──────── Extrait du texte
Dans Sound of Metal, Ruben (Riz Ahmed) joue de la batterie dans un groupe de métal, un duo qu’il tient avec sa copine Lou (Olivia Cooke). Musicien itinérant dans son camping-car/studio de musique, un énorme tatouage « Please kill me » sur le torse, Ruben est de ces marginaux qu’on rejette. Lou, quant a elle, arbore timidement de nombreuses cicatrices sur le bras. Malgré cela, tout a l’air d’une idylle entre les deux : une tournée de prévue et une relation saine entre eux. Réunis par l’amour de la musique, Ruben voit peu à peu son idéal s’éloigner lorsqu’il se rend compte qu’il perd l’audition.
Comment apprendre à vivre avec cette invitation à retourner vers ses vieux démons ? Outre un excellent concept introspectif, Sound of Metal se dote d’un sound design rarement aussi travaillé dans une oeuvre cinématographique : merci au talentueux Nicolas Becker, car c’est notamment grâce à cet élément que le film de Darius Marder est transcendé. Le spectateur se retrouve violemment propulsé dans la tête de Ruben, sourd en devenir, pour l’accompagner tout au long de ce processus d’apprentissage et, qui sait, d’acceptation.
────────────────
──────── Enregistrements de données
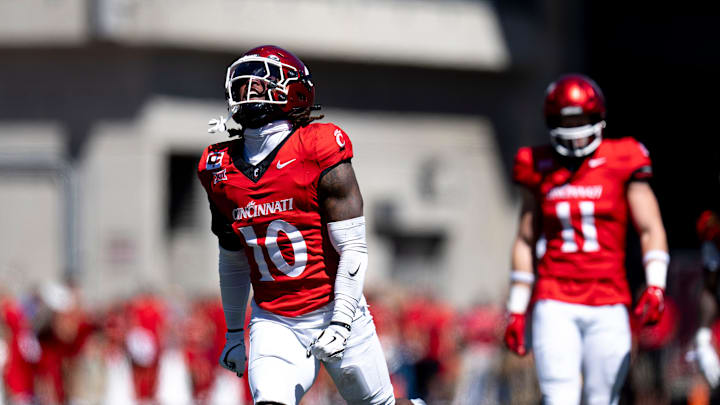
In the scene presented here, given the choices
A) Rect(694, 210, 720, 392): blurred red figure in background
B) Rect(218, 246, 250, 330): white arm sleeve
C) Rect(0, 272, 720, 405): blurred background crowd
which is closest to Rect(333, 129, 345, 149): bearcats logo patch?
Rect(218, 246, 250, 330): white arm sleeve

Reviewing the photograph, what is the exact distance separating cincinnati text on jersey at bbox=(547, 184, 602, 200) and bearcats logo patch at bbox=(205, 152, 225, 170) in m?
2.26

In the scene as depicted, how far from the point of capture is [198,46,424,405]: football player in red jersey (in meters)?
6.23

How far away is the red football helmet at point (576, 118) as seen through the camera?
25.6 feet

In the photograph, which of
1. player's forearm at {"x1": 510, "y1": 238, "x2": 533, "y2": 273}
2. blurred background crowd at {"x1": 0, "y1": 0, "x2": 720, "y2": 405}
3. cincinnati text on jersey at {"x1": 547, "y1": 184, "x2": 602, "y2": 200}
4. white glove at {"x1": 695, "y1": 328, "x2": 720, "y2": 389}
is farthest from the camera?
blurred background crowd at {"x1": 0, "y1": 0, "x2": 720, "y2": 405}

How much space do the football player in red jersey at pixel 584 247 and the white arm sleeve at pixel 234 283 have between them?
182 centimetres

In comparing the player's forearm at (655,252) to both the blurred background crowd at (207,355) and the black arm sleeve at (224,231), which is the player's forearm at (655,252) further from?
the blurred background crowd at (207,355)

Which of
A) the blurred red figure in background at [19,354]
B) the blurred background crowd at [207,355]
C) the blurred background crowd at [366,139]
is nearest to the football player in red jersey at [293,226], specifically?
the blurred background crowd at [207,355]

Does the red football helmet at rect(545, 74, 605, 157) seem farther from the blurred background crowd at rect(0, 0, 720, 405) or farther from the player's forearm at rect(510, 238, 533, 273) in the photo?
the blurred background crowd at rect(0, 0, 720, 405)

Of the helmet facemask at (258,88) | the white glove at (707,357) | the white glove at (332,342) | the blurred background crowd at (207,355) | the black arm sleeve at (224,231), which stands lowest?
the blurred background crowd at (207,355)

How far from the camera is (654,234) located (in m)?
7.77

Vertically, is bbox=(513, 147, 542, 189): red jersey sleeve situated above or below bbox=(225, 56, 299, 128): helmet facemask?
below

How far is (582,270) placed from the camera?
777 centimetres

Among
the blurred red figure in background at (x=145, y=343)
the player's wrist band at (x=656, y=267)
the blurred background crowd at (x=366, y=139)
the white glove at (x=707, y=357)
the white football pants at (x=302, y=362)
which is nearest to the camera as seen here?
the white football pants at (x=302, y=362)

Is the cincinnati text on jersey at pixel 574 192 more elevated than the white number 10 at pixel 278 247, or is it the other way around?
the cincinnati text on jersey at pixel 574 192
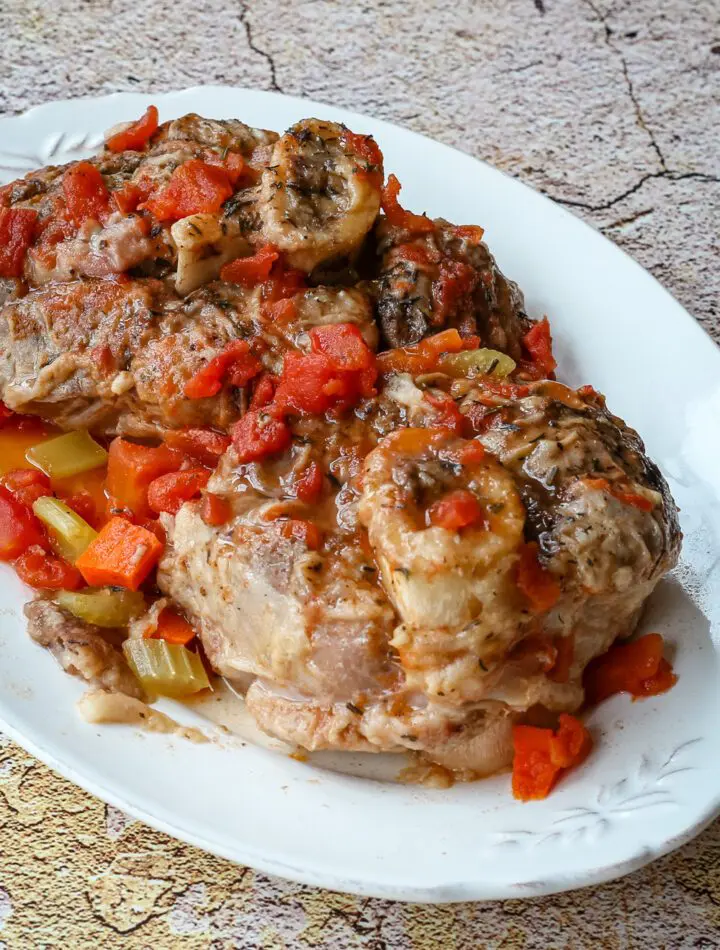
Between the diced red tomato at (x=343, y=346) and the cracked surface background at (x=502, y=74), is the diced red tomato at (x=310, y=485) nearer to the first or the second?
────────────────
## Votre objectif
Reprenez mot pour mot le texte sur Sound of Metal, en commençant par « Dans Sound of » et en poursuivant jusqu'à « qu’il perd l’audition. ».

## Réponse ci-dessous
Dans Sound of Metal, Ruben (Riz Ahmed) joue de la batterie dans un groupe de métal, un duo qu’il tient avec sa copine Lou (Olivia Cooke). Musicien itinérant dans son camping-car/studio de musique, un énorme tatouage « Please kill me » sur le torse, Ruben est de ces marginaux qu’on rejette. Lou, quant a elle, arbore timidement de nombreuses cicatrices sur le bras. Malgré cela, tout a l’air d’une idylle entre les deux : une tournée de prévue et une relation saine entre eux. Réunis par l’amour de la musique, Ruben voit peu à peu son idéal s’éloigner lorsqu’il se rend compte qu’il perd l’audition.